Here are excerpts from a conversation he had with LOCAL Life:

How did playing in the NFL help make you the man you are today? [Ken Anderson] I think it was a lot of the influences I had. Paul Brown had a tremendous influence on my life because he was my coach for my first five years. Bill Walsh was my offensive coach and brought attention to detail. Coach Forrest Gregg toughened up our team not only physically, but mentally. And Lindy Infante was the offensive coordinator for Forrest. I had had a tough time, and Lindy came in and we worked on things and learned how to resurrect yourself…I think football is the ultimate team sport where everyone has to do their job to be successful.

Of all of your NFL accomplishments and records, which one is the most special? [KA] I think it was in 1975 when I won the Man of the Year award, now the Walter Payton Man of the Year. It recognized your accomplishments on the field, as well as off the field. At that point, I was very involved with Easter Seals in Cincinnati.

Did you accomplish everything you wanted to as a Cincinnati Bengal? [KA] No, we did not win a Super Bowl, we got there but came up 5 points short.

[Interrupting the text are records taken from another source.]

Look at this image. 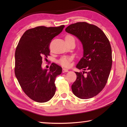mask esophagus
Instances as JSON below:
<instances>
[{
  "label": "esophagus",
  "mask_w": 127,
  "mask_h": 127,
  "mask_svg": "<svg viewBox=\"0 0 127 127\" xmlns=\"http://www.w3.org/2000/svg\"><path fill=\"white\" fill-rule=\"evenodd\" d=\"M62 71H63V72H68V70L65 68H63V69H62Z\"/></svg>",
  "instance_id": "34e87169"
}]
</instances>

Given your longevity (16 years as a player), are you in good physical and mental health? [KA] I am. I get around pretty good. I don’t have any aches or pains on a daily basis. Mentally, I think I’m OK, but you should ask my wife that question. She might disagree with me on occasion. Nothing that I’m aware of though. . . . I have agreed to donate my brain for study to see if they can learn anything from me. I’m very concerned about the safety issue. . . . Anything I can do to help the game and help it survive I’m willing to do.

You stayed in football as a player and a coach from 1971 to 2010. Do you miss it? [KA] Not really. I don’t miss Sundays. I like to watch football, but I can’t tell you when I’ve watched a full game from start to finish. . . . In retirement, I don’t wake up in the morning and say, ‘Oh my gosh, what am I going to do today?’ My days are full.

You were born, raised and worked in the Midwest. Why live on Hilton Head? [KA] No. 1, it’s within an easy day’s drive to Cincinnati, so if my children or grandkids need us, we don’t have to get on a plane. No. 2, I played in that championship game when it was minus 59 degrees with the wind chill. I don’t like cold weather. We don’t have that in Hilton Head. I like the change of seasons. I enjoy the golf, the beach. Even though we get a lot of visitors, Hilton Head is a small town, which I like.

Describe your lifestyle on the island now. [KA] I like to wake up early and read the newspaper. I really enjoy the mornings. I like to play golf three days a week, and my wife and I like to walk and bike ride. I typically will spend a couple of hours outside working on my yard. We also go out to dinner a couple times a week, but we like to be home too. My wife loves to cook; I like to grill out.

When out and about, are you recognized here? [KA]  Not a lot. Most of our friends know me from my coaching days, so they call me “Coach,” which is kind of fun. We have so many good friends down here. . . . we have our golfing friends, our not-golfing friends, we have wine-drinking friends.

What brings you happiness at the age of 68? [KA] I’m happiest when my kids come down and bring the grandkids. My daughter asked our 6-year-old granddaughter on their last day visiting, what do you want to do? She said, ‘I want to go to Dunkin’ Donuts with Grandpa and then go to the pool and have a golf cart ride.’ That ain’t a bad day.

SCRAMBLIN’ MAN Because Bill Walsh was his quarterbacks coach, Ken Anderson is considered to be one of the first quarterbacks to run what would become known as the “West Coast Offense.”


Kenny Anderson and his wife, Cristy, enjoy their retirement life at home on the island’s north end in Palmetto Hall Plantation. She does the cooking, and he does the grilling.

But they also have a large host of friends with whom they socialize, and typically will dine out three times a week.

Geographically, their favorite hot spots for dining cover the entire island, as do their culinary preferences.

“I don’t know if there’s one,” he said. “It depends on what we’re doing. One of our favorite things to do on Sundays is to ride our bikes to the (Skull Creek) Boathouse.”

They also peddle down to Up the Creek for lunch. Other restaurants on their favorites’ list include Hickory Tavern, Main Street Café, Red Fish, and Rockfish Seafood and Steaks at Bomboras, which is the epicenter for Bengal fans on game days.

“One of our neighbors is a co-owner of Tio’s, the Latin-American restaurant,” he said “We love Captain Woody’s, where Russell Anderson is the owner.”